What I see is BigCartel" members are locating legit, and not so legit, MMJ Grow operations. Weather it be 2000watts or 80,000watts. They simply confront the folks and tell them to stop growing...period. Threats are made and folks are told of "hit men" coming from Mexico with a price on thier heads. This has persuded a most folks confronted to stop growing.

Why do this?

Simply, Cartels are operating HUGE warehouse operations FLOODING the market with cheap GOOD herb. What I see myself is GDP, cheap and widly available. No sure, it aint gron to perfection, but it is not shwag.

So, basically, they are eliminating competition by running out other growers in whatever area they are operating.
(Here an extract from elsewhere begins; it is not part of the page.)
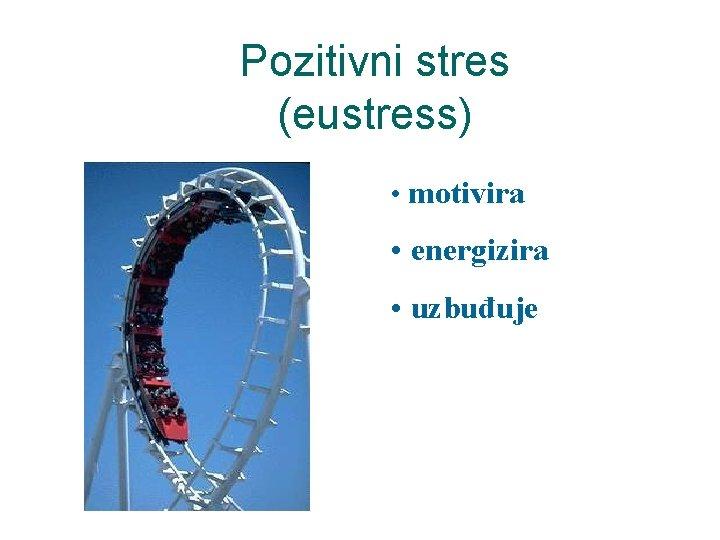 Pozitivni stres (eustress) • motivira • energizira • uzbuđuje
They just aint in the National Forests, let me tell you.

Safety among growrs is becoming a bigger and bigger concern. 
Do NOT ever tell anyone about your show. All it takes is one guy to tell another guy, and you will have some shady characters knocking on your door.


----------



## umbra (Feb 24, 2010)

This is why I take comfort in having leo neighbors on either side of me


----------



## nbid (Feb 24, 2010)

I don't go out to LA but that's just because it's a bit too far. Plus I have a dispense around the corner so why waste the gas. I've heard nothing to support the Toxic weed of L.A. and in fact plenty of people I know go out there quite often. Mexican cartels have been growing in the US Forest in Cali and so have plenty of other people Mexican,American,Canadian. Pushing schawg through the dispensary is bogus and I have yet to see a single place selling dirty seedy forest weed. I'm not sure if you have seen how Cali dispensaries  work out here. My place offers over 40 different strains with many in the top shelf categories. Many of which are stocked by local growers. I'm sure there are a handful of shady shops but they all get shut down while the decent ones remain open. Rumors are rumors dude. Cali meds are fantastic and the customer gets to choose what they want.


----------



## FUM (Feb 24, 2010)

ME, I did not say that all LA weed is toxic??? So lighten up man. Take a breath and medicate. OK, It seems that when the DEA bust a dispensary  (in LA) they test the melds. It's these that were found to be toxic. 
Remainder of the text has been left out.